• **Work required**: From the passage below on the Kremlin's oil and pandemic mistakes, extract word for word the stretch that begins at "The Kremlin’s first" and ends after "fall in revenue.".

• **Source passage**:
########################################

The Kremlin’s first mistake came in early March, when it reacted to falling oil prices by rejecting Saudi entreaties to cut production. The Russian decision to push for an oil glut proved to be singularly mistimed.
Putin had likely hoped that a sudden drop in prices would bankrupt the many independent U.S. shale producers who operate on thin margins. And since the Russian budget balances at around $40 per barrel, while Saudi Arabia targets a price that is roughly twice that, the Kremlin no doubt figured it could stick it to the Saudis while absorbing a short-term fall in revenue.
What Putin planned as a knockout punch turned out to be more of an own goal. While the U.S. shale industry has indeed taken a hit, a recent round of consolidation has made it more adaptable than it might have been otherwise. By April, when the bottom had fallen out of the oil market and negative prices were being posted, it was President Trump who threw Putin a lifeline by brokering an agreement to cut production with the Saudis. Many in the Russian energy sector saw this as a humiliating climbdown.
Yet it’s not just Russia’s reputation as a market player that’s at stake. Oil prices are an existential issue for Putin’s petro-state, where budget and currency are closely tied to global hydrocarbon markets. Russia’s economic forecast appears correspondingly bleak. Though the Kremlin currently sits on a foreign currency reserve of about $430 billion, budgetary support for struggling businesses in the months ahead could blow through that cushion rather quickly. Worse still, the government could continue to mandate paid leave for workers in the midst of the coronavirus pandemic without providing the necessary financial support to struggling companies, forcing many to resort to dubious tactics to force workers off their payrolls or drastically reduce wages. This could easily result in a nationwide surge in unemployment and a wave of bankruptcies.
The Kremlin’s second big mistake was to allow its propaganda machine to project an aura of invincibility even as the covid-19 tsunami was spreading across Russia. The Kremlin closed part, but not all, of its 2,600-mile border with China on Jan. 31, leading to a false sense of security that was compounded by willful ignorance. Demonstrating both its hubris and ignorance, the military thus went forward with a large-scale exercise on Ukraine’s border in late March, long after NATO had pulled the plug on its “Defender Europe” drill.
Testing throughout February and most of March was handled by a single lab in Siberia, meaning that most covid-19 cases across Russia’s 11 time zones were being wrongly classified as pneumonia, bronchitis, flu, etc. It didn’t help that authorities criminalized the spread of “false information” or that they arrested a prominent doctor for challenging official statistics as she tried to deliver masks to an impoverished rural hospital.
Now, as social media users are sharing videos of ambulances lined up for miles waiting to deposit patients in overcrowded Moscow hospitals, it’s no longer possible to claim that all is under control. The Russian health-care system was already struggling with a number of chronic health conditions (tuberculosis, heart disease, alcoholism, etc.) and many public health experts worry that the pandemic might bring matters to a breaking point. Russia is also one of the rare countries that’s simultaneously coping with low life expectancy and a graying population, making it particularly vulnerable to covid-19. Putin’s tendency to delegate decisions on pandemic policy to regional governors might help insulate him from political fallout in the near term, but it is unlikely to lead to a well-managed policy over the longer term.

########################################

• **The data**:
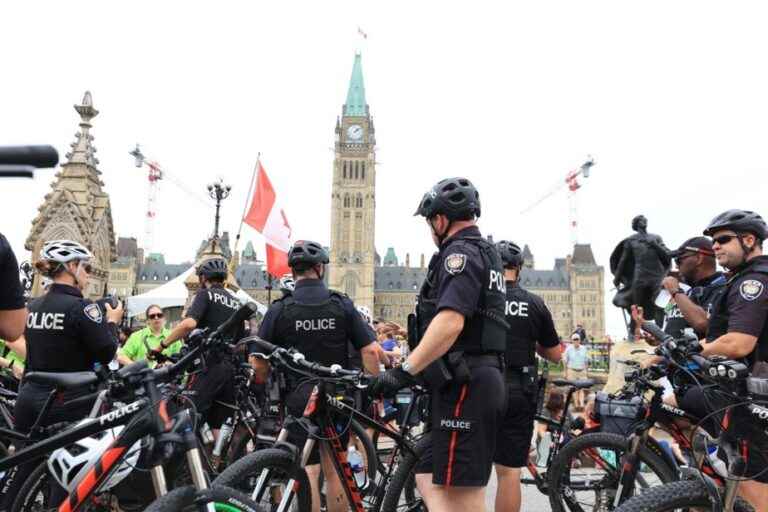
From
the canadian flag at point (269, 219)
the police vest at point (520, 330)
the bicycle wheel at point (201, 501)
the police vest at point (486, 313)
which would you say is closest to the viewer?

########################################

• **The completed task**:
The Kremlin’s first mistake came in early March, when it reacted to falling oil prices by rejecting Saudi entreaties to cut production. The Russian decision to push for an oil glut proved to be singularly mistimed.
Putin had likely hoped that a sudden drop in prices would bankrupt the many independent U.S. shale producers who operate on thin margins. And since the Russian budget balances at around $40 per barrel, while Saudi Arabia targets a price that is roughly twice that, the Kremlin no doubt figured it could stick it to the Saudis while absorbing a short-term fall in revenue.